WORK REQUEST →
For the data that follows, print the line with "Guest room at", the line with "Recarlo, chain with", and all lines between them, exactly as they stand. Omit pictures and add nothing.

┌─ RECORDS TO PROCESS

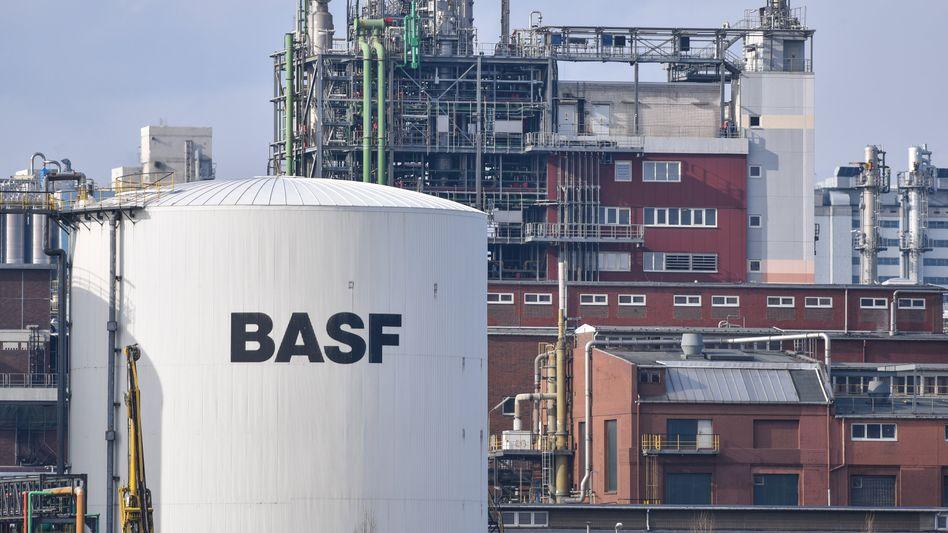 BASF-Werk in Ludwigshafen: Das Unternehmen will bis Jahresende seine Bauchemiesparte verkaufen.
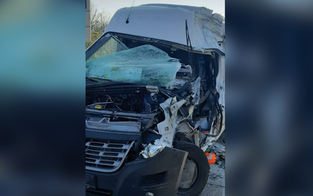 Klein-Lkw crasht in Kolonne: Lenker schwer verletzt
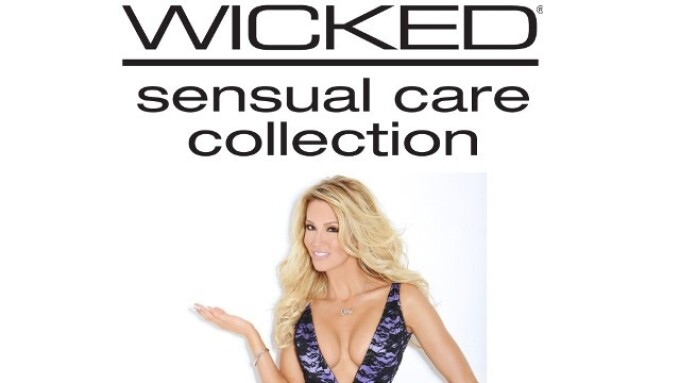 Wicked Sensual Care, Jessica Drake Presenting TEA Lifetime Achievement Award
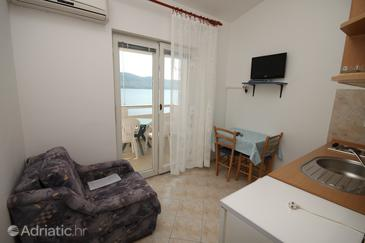 Metajna, Dining room in the studio-apartment, dostupna klima i dopusteni kucni ljubimci.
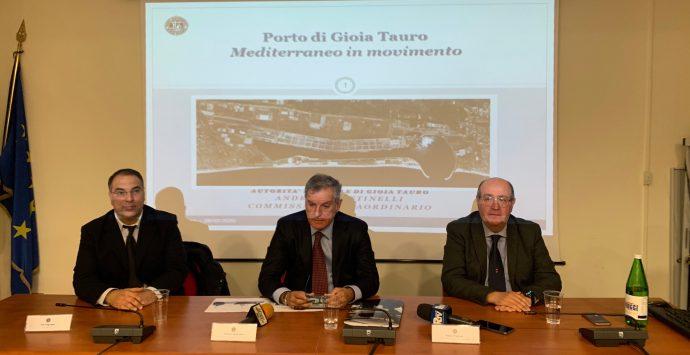 Gioia Tauro, il porto guarda al futuro: via libera all'ingresso delle navi ultra-large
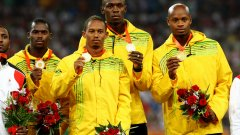 Неста Картър (най-вляво на снимката) е дал положителна проба за веществото метилхексанамин, заради което МОК отне златните медали на щафетата 4х100 м на Ямайка от Пекин 2008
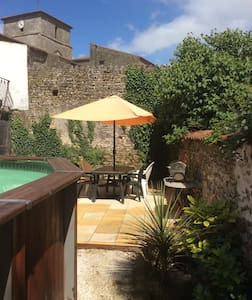 Village house private heated pool - Chantonnay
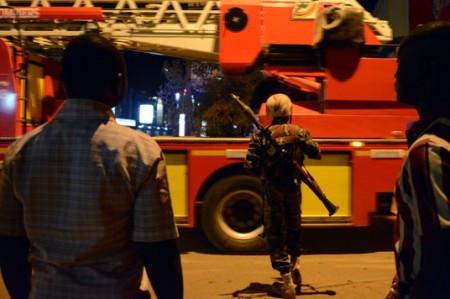 Evacuados 73 rehenes de hotel atacado en Uagadugú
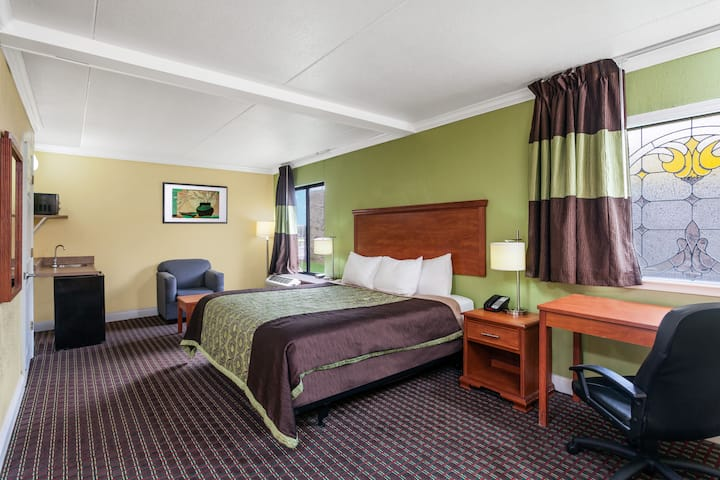 Guest room at the Days Inn Bowling Green in Bowling Green, Kentucky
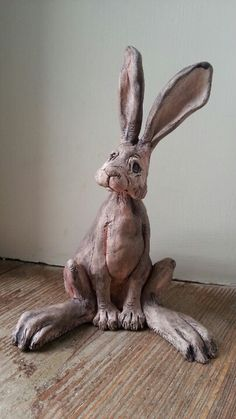 Discover thousands of images about Ceramic hair. Kath and Hank. Rabbit Sculpture, Paper Mache Sculpture, Pottery Sculpture, Pottery Art, Sculpture Art, Pottery Animals, Ceramic Animals, Clay Animals, Ceramic Art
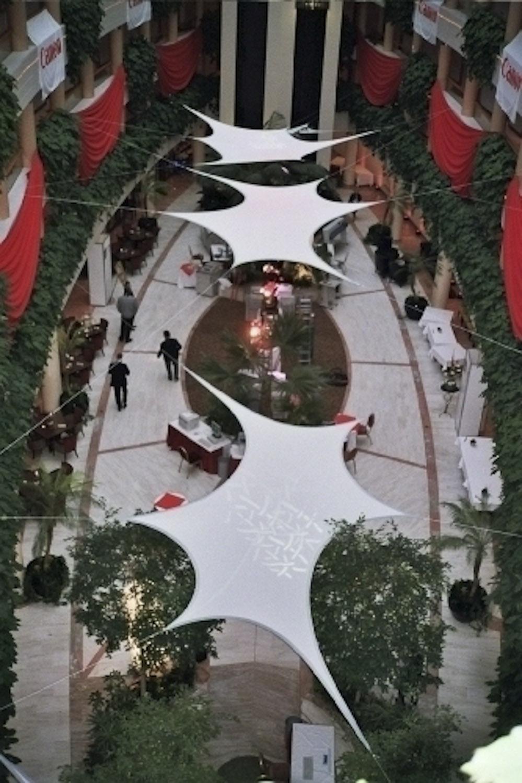 Projektionsfläche aus Stretchgewebe Polyamid, Elastan - 6Punkt-Stretchsegel GRANADA- Indoor Deckensegel für Hallen /Innenhöfe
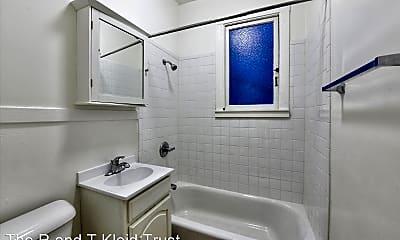 Bathroom, 845 O'Farrell St, 2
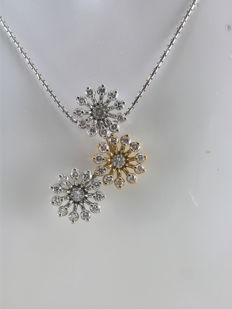 Recarlo, chain with snowflake-shaped pendant in 18 kt white and yellow gold and diamonds totalling 0.57 ct – Length: 42.50 cm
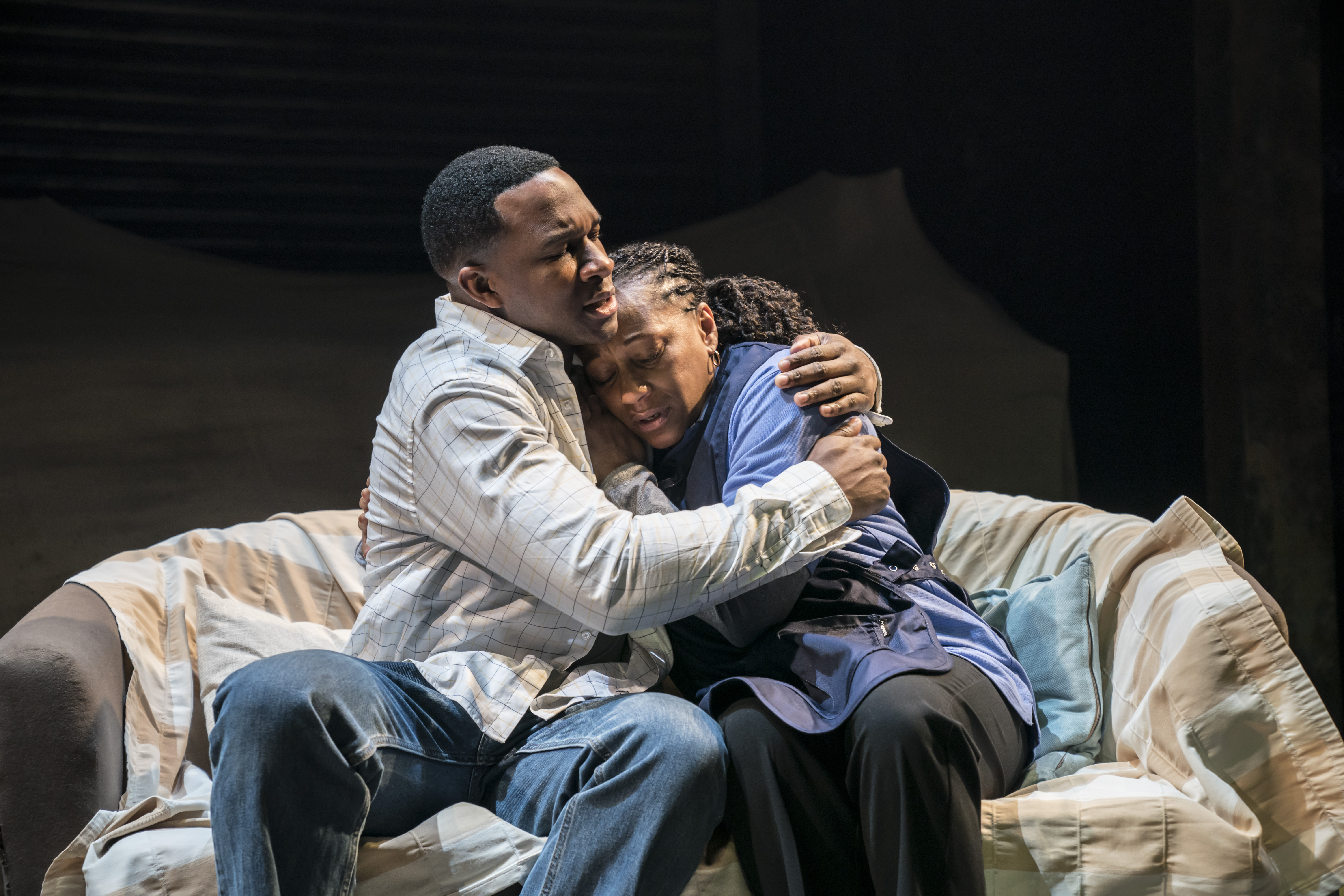 Osy Ikhile (Chris) and Clare Perkins (Cynthia) in Sweat at the Donmar Warehouse directed by Lynette Linton, designed by Frankie Bradshaw. Photo Johan Persson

└─

OUTPUT FOR THIS EXERCISE →
 Guest room at the Days Inn Bowling Green in Bowling Green, Kentucky
 Discover thousands of images about Ceramic hair. Kath and Hank. Rabbit Sculpture, Paper Mache Sculpture, Pottery Sculpture, Pottery Art, Sculpture Art, Pottery Animals, Ceramic Animals, Clay Animals, Ceramic Art
 Projektionsfläche aus Stretchgewebe Polyamid, Elastan - 6Punkt-Stretchsegel GRANADA- Indoor Deckensegel für Hallen /Innenhöfe
 Bathroom, 845 O'Farrell St, 2
 Recarlo, chain with snowflake-shaped pendant in 18 kt white and yellow gold and diamonds totalling 0.57 ct – Length: 42.50 cm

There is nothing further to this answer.